Now add strawberry smoothies in these cute retro milk bottles and you will have smiles and giggles of delight.


You will need

  • Handful of fresh strawberries
  • Squeeze of lemon juice
  • 1 cup plain yogurt
  • 1 cup almond milk

Simply combine in blender and blend until smooth. Garnish with a strawberry and serve.

These recipes will be a favorite for those young and old, there are so many ways to vary the recipe. Why not try a crispy bacon, sausage and crumbled mature cheddar bundtlette cake by just removing the sweet ingredients, or feta, sun dried tomato and basil. MMMMMM yum!

Enjoy your Father’s Day or any morning with smiles around the family table with a little eccentricity from Literally Life. Check the full post on the Crate and Barrel blog, if you like this you may also want to try a fabulous frittata!


2 Comments Add yours

  1. Mack says:

    In the BUNDTLETTE BREAKFAST CAKES, you mention eggs in the description.
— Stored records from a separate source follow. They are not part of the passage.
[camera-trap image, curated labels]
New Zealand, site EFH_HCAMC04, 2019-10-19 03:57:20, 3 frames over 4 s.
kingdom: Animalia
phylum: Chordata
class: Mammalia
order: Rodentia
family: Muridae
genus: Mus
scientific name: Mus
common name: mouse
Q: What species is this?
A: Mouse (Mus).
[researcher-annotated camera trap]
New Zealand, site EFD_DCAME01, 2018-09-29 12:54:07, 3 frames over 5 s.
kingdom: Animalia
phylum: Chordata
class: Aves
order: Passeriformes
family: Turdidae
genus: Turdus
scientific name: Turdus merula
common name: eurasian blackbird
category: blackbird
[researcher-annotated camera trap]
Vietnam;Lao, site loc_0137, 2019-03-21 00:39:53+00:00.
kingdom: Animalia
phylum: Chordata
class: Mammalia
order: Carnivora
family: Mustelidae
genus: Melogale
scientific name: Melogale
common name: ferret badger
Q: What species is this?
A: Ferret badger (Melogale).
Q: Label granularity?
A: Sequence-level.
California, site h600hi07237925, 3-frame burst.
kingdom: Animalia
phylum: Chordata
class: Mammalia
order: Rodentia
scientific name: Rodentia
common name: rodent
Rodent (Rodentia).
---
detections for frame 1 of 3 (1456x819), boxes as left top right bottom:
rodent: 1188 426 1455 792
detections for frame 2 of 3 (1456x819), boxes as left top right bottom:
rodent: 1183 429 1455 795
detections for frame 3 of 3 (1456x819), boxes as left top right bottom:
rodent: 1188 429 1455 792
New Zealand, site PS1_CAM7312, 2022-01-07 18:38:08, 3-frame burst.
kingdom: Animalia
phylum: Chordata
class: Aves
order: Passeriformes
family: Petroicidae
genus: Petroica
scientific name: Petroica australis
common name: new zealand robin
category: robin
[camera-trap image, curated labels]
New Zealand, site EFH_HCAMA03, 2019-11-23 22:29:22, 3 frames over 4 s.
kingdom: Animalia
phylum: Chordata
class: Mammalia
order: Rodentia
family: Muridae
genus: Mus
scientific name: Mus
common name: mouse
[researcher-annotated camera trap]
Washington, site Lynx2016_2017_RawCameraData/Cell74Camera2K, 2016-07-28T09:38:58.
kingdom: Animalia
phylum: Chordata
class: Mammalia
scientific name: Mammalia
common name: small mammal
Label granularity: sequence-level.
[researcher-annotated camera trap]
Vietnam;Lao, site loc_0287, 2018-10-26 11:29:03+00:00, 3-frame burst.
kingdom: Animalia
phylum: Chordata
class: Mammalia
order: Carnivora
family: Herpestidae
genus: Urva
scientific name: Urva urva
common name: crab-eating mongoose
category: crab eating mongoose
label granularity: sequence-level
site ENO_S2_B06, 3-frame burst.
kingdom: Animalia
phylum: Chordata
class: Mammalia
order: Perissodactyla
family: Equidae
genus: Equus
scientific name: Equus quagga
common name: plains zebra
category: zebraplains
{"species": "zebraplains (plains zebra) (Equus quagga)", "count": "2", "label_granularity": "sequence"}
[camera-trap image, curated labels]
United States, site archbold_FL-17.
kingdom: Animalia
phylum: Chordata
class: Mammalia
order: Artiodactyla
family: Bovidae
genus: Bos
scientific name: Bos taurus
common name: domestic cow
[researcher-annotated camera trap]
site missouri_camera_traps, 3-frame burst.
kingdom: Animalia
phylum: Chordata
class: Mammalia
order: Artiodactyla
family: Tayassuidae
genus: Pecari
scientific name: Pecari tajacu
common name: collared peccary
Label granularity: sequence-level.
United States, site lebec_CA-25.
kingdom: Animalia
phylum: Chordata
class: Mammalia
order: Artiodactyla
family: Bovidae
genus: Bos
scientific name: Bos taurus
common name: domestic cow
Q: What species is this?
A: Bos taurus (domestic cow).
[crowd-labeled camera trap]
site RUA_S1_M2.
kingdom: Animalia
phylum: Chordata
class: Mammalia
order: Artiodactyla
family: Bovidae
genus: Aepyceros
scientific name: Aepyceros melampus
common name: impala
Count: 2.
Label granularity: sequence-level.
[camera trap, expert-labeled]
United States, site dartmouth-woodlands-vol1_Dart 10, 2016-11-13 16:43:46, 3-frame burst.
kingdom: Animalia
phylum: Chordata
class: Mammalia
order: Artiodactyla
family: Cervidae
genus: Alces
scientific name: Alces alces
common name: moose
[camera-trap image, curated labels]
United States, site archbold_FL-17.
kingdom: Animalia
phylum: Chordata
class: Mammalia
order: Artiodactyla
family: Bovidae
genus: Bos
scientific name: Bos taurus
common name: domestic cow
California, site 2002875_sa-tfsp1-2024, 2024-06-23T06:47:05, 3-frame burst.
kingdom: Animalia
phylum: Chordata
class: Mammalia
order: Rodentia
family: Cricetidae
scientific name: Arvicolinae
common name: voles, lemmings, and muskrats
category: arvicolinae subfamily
But you didn’t have eggs in the recipe. So I would like to know, are there suppose to be eggs and if so, how many? Also is the crème fraîche you added for the center, how do I make that too?


    1. nikkib2013 says:

      Hi There

      thanks for spotting that!! its 1 cup of eggs, the creme fraiche you will buy ready made at a grocery store. Its delicious, buttery and creamy, not too sweet. If you like it sweeter you can add a little powdered sugar and mix in lemon zest.